Why is this setting causing the validation logic to fail when the JWT payload contains a sub claim that doesn’t match the expected user ID format in our React application? I am building a custom CLI tool that integrates with a React frontend for our Lagos-based team, and we are using the implicit grant flow for OAuth2 authentication. The frontend receives the access token and ID token, but when I try to validate the ID token using the public keys from the JWKS endpoint, the signature verification passes, yet the subsequent claim extraction returns null for the user’s email address. This is unexpected because the token payload clearly contains the email claim when decoded in an online debugger.

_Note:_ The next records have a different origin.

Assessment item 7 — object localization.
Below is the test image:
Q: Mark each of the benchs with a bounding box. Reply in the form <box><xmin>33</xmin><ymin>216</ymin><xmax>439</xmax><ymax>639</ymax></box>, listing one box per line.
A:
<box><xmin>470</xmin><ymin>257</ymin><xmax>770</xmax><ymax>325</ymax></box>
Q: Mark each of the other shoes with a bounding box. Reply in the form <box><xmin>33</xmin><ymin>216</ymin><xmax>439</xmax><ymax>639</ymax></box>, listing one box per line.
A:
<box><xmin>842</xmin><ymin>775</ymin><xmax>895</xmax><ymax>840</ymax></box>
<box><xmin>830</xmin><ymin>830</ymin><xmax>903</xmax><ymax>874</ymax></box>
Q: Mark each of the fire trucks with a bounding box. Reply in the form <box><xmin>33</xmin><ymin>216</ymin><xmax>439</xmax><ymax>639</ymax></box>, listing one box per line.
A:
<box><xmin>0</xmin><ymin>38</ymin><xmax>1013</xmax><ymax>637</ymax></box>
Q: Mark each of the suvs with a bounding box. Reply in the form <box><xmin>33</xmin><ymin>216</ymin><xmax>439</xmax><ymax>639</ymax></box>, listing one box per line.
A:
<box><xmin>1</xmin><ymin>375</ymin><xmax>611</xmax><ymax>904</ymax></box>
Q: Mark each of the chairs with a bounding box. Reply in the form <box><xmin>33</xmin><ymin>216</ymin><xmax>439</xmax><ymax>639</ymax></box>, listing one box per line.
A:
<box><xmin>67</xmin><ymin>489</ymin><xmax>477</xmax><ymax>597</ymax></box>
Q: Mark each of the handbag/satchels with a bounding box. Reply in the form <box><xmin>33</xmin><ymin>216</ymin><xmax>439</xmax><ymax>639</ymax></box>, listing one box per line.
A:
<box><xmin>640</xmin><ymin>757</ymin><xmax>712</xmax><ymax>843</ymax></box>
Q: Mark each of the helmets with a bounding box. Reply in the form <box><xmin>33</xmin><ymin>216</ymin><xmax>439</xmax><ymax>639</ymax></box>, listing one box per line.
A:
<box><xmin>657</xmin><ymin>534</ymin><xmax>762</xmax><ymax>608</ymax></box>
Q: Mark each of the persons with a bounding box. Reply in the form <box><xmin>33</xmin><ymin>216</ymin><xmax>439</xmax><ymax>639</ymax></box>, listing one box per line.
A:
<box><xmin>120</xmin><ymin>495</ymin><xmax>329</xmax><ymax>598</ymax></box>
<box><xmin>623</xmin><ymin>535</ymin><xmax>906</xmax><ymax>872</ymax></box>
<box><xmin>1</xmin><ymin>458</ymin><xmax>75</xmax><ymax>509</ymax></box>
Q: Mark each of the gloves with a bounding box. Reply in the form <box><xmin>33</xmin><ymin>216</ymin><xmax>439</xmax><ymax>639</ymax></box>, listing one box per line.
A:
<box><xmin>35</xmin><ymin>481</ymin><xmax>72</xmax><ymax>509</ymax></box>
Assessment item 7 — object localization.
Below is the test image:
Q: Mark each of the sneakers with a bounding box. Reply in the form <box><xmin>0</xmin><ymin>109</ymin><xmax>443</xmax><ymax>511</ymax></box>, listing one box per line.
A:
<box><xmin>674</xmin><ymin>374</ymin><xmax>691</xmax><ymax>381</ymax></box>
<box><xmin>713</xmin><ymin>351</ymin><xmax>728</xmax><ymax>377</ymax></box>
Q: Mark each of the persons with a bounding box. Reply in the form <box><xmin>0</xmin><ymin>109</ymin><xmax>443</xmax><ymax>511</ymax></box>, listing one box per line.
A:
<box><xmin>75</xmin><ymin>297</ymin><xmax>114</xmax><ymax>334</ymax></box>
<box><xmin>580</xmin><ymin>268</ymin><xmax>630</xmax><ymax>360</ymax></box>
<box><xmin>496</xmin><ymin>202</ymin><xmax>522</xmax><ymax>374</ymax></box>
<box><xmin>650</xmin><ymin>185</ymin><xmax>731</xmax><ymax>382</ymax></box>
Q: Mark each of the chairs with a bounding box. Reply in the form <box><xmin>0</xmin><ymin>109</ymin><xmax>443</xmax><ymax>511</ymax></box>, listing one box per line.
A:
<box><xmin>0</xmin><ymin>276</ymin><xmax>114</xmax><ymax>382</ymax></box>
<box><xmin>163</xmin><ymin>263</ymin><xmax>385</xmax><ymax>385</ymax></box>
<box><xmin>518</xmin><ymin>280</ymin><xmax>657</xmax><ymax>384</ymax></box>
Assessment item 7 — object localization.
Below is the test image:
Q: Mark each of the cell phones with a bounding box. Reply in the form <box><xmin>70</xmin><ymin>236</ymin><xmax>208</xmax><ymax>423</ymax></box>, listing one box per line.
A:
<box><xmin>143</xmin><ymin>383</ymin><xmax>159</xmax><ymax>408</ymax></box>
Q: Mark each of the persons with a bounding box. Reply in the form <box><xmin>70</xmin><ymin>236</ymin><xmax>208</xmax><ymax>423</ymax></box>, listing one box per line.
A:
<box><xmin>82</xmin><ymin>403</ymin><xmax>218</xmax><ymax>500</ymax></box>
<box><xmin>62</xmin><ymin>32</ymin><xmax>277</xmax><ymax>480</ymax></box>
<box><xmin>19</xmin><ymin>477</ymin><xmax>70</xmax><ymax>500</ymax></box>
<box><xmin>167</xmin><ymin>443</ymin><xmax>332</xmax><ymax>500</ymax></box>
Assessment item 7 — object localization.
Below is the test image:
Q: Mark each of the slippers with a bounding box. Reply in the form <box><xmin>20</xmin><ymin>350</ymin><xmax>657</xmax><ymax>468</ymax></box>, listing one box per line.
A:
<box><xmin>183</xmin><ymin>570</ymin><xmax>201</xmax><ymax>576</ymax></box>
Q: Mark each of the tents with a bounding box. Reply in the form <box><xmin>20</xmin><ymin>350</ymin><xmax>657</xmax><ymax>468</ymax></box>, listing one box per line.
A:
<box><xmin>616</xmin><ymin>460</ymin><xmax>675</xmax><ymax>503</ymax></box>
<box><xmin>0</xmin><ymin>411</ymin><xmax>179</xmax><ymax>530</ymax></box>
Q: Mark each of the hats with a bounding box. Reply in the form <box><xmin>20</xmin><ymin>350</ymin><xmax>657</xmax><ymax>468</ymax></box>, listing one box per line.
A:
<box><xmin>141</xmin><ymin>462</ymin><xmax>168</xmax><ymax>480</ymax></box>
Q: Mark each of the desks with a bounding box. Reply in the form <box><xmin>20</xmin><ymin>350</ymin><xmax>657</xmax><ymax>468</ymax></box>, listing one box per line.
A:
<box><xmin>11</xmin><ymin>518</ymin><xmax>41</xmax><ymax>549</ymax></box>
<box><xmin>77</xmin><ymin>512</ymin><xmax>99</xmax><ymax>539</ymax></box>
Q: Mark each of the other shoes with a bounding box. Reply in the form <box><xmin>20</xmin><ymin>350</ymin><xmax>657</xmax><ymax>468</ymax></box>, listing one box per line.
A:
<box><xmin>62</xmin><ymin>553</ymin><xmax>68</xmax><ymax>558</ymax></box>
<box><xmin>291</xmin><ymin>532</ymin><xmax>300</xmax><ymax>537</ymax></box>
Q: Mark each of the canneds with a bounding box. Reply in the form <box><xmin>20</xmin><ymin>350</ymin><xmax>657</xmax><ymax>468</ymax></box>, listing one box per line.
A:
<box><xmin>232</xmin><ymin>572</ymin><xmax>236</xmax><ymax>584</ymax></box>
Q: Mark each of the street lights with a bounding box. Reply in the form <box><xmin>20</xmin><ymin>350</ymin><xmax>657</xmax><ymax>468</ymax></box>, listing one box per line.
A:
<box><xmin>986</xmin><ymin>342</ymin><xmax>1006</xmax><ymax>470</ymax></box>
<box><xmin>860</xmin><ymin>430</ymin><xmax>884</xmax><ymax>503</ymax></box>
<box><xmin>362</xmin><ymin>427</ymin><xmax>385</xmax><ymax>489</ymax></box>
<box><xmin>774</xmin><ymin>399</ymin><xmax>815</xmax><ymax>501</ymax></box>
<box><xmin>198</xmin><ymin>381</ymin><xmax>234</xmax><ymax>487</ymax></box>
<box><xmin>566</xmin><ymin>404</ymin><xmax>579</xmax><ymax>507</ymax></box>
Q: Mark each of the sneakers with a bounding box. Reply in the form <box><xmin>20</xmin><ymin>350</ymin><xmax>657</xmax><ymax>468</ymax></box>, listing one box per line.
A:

Here is the relevant snippet from our React utility function where the issue occurs:
const validateToken = (token) => {
const decoded = jwt.decode(token, { complete: true });
if (!decoded.payload || !decoded.payload.sub) {
throw new Error('Invalid token structure');
}
// The email claim is missing here despite being in the raw JWT
const user = {
id: decoded.payload.sub,
email: decoded.payload.email || null,
};
return user;
};
The HTTP 200 response from the Genesys Cloud authorization endpoint includes the token, and I have confirmed via Wireshark that the network traffic is correct. However, when this validateToken function runs in the browser, the decoded.payload.email is always undefined. I have checked the JWKS endpoint at https://api.mypurecloud.com/api/v2/authorization/publickeys and the keys seem valid. Is there a specific claim mapping or scope requirement that I am missing in the implicit grant configuration that would strip the email claim from the ID token?
I need to ensure that the user context is correctly established before calling the Platform SDK methods. Any insight into why the email claim might be omitted or how to force its inclusion would be appreciated.